The married man I was dating has started calling me and giving me attention again. The US guy has also started acting up because he claims since he went, we haven’t had video sex; mind you – he was here in July and we had a lot of sex. In all, I feel so lonely; I feel I have wasted my life and I feel I would never be loved genuinely. Am I desperate? I’m now working and my salary is okay. Apart from the married man, I have never really been asking for help from guys I date. I break down any time I remember how I have cheapened myself. I really crave for love, especially now that I feel I’m ready to forsake everything and start all over again. But how?
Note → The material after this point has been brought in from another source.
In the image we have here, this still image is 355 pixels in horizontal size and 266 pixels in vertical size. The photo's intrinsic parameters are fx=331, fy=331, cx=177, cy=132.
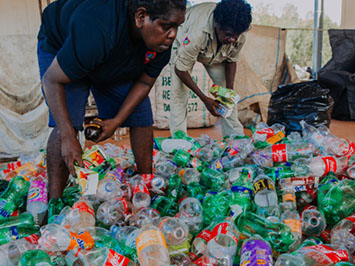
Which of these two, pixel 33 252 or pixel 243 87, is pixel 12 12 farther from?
pixel 33 252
I always believed I am a strong person but sometimes, the strongest gets weak. I have always wanted to talk to people but I’ve got trust issues. I am sharing this here to get this horrible life and secret out of my chest. In all, I blame myself and my mom because honestly, she failed me and I pray I don’t ever fail my children if I ever have any. I want to be their best friend. I want my future kids to always come to me without fear, and I don’t want my children to repeat my mistakes. I pray for forgiveness all the time and I pray true love finds me; and when it does, hopefully, I would be able to see it clearly and give my all without messing it up.